>> BEGIN Text to read

Ludwig Blattner, also known as Louis Blattner,[2] was a pioneer of early magnetic sound recording, licensing a steel wire-based design from German inventor Dr. Kurt Stille, and enhancing it to use steel tape instead of wire, thereby creating an early form of tape recorder. This device was marketed as the Blattnerphone.[3]

Prior to the First World war Blattner was involved in the entertainment industry in Liverpool, then in about 1920 he moved to Manchester where he managed a chain of cinemas.[4] Later in the 1920s he bought the British film rights for Jew Süss although the film was not made until 1934 after Blattner sold on the rights[5] to Gaumont British. Blattner formed the Ludwig Blattner Picture Corporation in Borehamwood in the late 1920s in the studio complex that is now known as Elstree Studios, buying the Ideal Film Company studio (formerly known as Neptune Studios) in Clarendon Road in 1928, renaming it as Blattner Studios.[6] The best known films produced by his film company were A Knight in London in 1929 and My Lucky Star in 1933, whilst other films produced at the studio included the 1934 adaptation of Edgar Allan Poe's short story The Tell-Tale Heart.[7]

Ludwig Blattner was also involved in an early colour motion picture process: in about 1929 he bought the rights for the use outside the USA of a lenticular colour process called Keller-Dorian cinematography.[8] This process was then known as the Blattner Keller-Dorian process,[9] which lost out to rival colour systems.

Ludwig Blattner originally intended the Blattnerphone to be used as a system of recording and playback for talking pictures, but the BBC saw its potential to record and "timeshift" BBC radio programmes for use with the BBC Empire Service, and rented several Blattnerphones from 1930 onwards.[10] In 1939 the BBC used a Blattnerphone (not the later Marconi-Stille recorder) to record Prime Minister Neville Chamberlain's announcement to Britain of the outbreak of World War II.[11]

Business problems with the studio, due to the advent of rival talking picture systems, lead to heavy financial loss, and in 1934 Joe Rock leased Elstree Studios from Ludwig Blattner, and bought it outright in 1936, a year after Blattner's suicide.[12] After going through several more owners, the studio became the BBC Elstree Centre in 1984.

>> END Text to read
>> BEGIN Records provided

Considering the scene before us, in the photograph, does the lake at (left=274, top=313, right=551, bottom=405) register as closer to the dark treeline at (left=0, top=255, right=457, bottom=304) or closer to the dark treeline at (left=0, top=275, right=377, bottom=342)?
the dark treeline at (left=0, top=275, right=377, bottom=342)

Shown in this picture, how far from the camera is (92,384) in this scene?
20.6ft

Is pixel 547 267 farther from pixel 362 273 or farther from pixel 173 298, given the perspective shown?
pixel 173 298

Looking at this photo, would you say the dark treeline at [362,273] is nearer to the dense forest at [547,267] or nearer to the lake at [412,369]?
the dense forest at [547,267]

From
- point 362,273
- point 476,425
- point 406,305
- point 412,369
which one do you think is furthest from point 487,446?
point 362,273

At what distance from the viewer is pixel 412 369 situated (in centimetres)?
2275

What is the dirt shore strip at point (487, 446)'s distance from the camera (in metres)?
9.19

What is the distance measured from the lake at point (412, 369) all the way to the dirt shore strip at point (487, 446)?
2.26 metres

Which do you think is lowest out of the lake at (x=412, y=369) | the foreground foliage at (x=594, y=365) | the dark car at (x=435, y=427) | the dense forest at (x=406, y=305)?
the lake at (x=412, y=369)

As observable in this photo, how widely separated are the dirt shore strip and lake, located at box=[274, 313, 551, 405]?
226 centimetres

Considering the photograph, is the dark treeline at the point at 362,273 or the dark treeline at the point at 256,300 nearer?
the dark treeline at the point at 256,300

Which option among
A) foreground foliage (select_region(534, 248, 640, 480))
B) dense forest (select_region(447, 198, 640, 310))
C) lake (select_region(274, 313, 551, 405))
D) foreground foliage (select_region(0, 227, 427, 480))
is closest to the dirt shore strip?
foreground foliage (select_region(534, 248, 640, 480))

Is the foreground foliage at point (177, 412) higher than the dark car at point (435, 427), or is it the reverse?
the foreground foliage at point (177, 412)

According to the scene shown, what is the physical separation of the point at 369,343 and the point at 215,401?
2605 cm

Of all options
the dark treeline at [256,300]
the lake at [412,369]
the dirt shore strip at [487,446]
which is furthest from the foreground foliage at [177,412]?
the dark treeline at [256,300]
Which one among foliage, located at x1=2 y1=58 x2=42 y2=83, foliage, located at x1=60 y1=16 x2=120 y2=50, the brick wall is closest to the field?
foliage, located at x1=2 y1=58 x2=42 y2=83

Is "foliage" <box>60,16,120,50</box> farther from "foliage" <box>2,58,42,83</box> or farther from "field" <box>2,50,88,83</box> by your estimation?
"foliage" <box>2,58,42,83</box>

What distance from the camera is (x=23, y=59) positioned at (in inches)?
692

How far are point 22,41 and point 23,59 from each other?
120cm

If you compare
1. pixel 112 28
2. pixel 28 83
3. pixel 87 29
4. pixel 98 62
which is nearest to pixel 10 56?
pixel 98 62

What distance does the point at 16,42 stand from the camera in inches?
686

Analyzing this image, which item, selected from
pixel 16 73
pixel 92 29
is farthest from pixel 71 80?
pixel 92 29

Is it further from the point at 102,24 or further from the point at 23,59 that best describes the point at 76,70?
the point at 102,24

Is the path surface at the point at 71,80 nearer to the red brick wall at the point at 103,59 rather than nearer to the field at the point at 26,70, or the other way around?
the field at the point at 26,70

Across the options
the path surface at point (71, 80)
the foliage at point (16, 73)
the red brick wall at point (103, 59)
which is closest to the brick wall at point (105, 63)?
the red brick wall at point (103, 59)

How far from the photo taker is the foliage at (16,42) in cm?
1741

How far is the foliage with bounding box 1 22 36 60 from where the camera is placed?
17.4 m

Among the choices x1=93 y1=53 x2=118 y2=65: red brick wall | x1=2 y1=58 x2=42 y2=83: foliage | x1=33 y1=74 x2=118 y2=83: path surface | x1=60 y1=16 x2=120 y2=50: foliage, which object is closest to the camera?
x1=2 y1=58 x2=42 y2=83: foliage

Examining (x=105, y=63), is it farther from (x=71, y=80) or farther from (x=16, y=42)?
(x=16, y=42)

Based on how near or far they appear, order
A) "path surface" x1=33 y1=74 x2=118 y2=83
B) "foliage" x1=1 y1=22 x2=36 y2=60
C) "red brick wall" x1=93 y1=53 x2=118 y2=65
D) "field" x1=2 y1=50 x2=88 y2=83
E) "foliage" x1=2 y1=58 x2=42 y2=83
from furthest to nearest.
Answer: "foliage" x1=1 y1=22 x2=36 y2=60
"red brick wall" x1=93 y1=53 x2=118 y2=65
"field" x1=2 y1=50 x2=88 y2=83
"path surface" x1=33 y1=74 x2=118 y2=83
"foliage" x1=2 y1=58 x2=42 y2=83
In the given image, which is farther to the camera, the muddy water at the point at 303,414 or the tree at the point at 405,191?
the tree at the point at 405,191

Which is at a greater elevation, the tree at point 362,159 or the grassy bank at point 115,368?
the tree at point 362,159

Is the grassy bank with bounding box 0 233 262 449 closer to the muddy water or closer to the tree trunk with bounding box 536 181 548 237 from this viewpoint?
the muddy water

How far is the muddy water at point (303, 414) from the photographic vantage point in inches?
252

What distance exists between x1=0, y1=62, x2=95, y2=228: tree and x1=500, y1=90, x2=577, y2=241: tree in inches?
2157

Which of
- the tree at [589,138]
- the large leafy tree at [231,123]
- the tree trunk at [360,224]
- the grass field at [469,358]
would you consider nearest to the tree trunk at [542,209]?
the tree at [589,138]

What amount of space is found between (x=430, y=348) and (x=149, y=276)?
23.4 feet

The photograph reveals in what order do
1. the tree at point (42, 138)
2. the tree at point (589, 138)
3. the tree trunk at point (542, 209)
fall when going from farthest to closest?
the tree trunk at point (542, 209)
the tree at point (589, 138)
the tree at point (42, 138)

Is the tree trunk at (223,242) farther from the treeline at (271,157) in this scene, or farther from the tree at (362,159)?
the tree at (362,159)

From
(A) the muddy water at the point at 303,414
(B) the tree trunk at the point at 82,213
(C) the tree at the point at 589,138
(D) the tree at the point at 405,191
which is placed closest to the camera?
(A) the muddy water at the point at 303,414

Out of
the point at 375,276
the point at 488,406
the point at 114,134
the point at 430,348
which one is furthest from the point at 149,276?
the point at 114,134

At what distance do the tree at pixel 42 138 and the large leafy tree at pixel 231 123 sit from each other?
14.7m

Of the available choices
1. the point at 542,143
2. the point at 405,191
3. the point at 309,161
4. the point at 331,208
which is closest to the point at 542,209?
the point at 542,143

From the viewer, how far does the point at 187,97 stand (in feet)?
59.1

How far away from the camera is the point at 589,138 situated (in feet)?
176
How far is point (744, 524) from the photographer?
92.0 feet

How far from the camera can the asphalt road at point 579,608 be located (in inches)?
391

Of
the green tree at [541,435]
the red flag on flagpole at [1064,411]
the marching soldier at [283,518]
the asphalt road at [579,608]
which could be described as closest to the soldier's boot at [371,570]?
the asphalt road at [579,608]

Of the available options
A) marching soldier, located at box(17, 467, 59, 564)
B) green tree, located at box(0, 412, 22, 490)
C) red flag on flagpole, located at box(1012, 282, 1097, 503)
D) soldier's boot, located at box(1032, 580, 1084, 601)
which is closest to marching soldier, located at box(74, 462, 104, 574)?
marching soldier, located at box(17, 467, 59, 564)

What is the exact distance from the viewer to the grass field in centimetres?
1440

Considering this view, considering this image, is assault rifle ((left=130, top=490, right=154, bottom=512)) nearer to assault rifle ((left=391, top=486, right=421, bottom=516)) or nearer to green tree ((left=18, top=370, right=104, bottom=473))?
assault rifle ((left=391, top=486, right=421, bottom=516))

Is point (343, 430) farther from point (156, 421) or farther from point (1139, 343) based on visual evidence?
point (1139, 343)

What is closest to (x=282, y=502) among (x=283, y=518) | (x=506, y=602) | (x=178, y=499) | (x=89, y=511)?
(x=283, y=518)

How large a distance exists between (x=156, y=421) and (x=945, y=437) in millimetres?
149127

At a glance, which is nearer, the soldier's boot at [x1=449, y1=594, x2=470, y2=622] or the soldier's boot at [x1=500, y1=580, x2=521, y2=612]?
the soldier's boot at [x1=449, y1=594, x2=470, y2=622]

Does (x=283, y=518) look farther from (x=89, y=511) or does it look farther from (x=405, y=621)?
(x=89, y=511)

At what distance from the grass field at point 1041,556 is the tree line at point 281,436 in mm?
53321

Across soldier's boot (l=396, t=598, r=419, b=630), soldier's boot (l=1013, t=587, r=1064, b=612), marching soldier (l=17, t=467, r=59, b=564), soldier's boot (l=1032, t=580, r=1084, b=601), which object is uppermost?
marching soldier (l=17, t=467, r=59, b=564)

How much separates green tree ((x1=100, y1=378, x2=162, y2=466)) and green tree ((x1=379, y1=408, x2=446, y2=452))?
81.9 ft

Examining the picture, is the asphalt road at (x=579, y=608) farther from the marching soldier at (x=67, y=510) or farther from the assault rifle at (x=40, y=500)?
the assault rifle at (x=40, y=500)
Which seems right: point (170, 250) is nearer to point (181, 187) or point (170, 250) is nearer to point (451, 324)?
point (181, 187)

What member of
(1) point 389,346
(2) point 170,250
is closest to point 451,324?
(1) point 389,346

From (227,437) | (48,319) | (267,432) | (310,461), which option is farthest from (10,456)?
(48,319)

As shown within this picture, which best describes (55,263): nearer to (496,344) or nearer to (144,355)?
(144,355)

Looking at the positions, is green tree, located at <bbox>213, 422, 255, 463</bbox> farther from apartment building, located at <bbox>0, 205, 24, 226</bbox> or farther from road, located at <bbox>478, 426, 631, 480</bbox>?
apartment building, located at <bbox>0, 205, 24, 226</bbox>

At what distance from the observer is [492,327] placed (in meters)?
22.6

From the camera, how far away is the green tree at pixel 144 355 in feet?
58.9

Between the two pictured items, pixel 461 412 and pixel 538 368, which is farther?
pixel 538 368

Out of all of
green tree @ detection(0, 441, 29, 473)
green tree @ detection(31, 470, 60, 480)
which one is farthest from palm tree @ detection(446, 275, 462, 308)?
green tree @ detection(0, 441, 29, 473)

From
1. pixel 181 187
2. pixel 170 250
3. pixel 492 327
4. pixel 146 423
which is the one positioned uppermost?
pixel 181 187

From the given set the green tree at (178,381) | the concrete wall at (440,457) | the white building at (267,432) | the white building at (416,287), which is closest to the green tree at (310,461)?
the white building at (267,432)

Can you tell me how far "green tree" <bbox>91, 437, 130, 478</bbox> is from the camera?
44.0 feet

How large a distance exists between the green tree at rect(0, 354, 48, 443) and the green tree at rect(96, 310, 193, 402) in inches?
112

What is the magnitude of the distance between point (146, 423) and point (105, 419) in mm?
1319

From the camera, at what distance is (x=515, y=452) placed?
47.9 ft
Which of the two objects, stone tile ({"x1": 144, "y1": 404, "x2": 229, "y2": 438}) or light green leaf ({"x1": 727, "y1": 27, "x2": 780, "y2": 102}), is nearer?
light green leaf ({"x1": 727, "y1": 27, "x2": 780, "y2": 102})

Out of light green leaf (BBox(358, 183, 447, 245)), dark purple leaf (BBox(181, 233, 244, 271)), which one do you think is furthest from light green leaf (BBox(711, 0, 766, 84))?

>> END Records provided

■ **Stated exercise A**
According to the passage about Ludwig Blattner, what name did he give the Ideal Film Company studio after buying it in 1928?
■ **Stated exercise B**
Duplicate the passage about Ludwig Blattner from "Business problems with" up to and including "Centre in 1984.".

■ **Reply A**
Blattner Studios

■ **Reply B**
Business problems with the studio, due to the advent of rival talking picture systems, lead to heavy financial loss, and in 1934 Joe Rock leased Elstree Studios from Ludwig Blattner, and bought it outright in 1936, a year after Blattner's suicide.[12] After going through several more owners, the studio became the BBC Elstree Centre in 1984.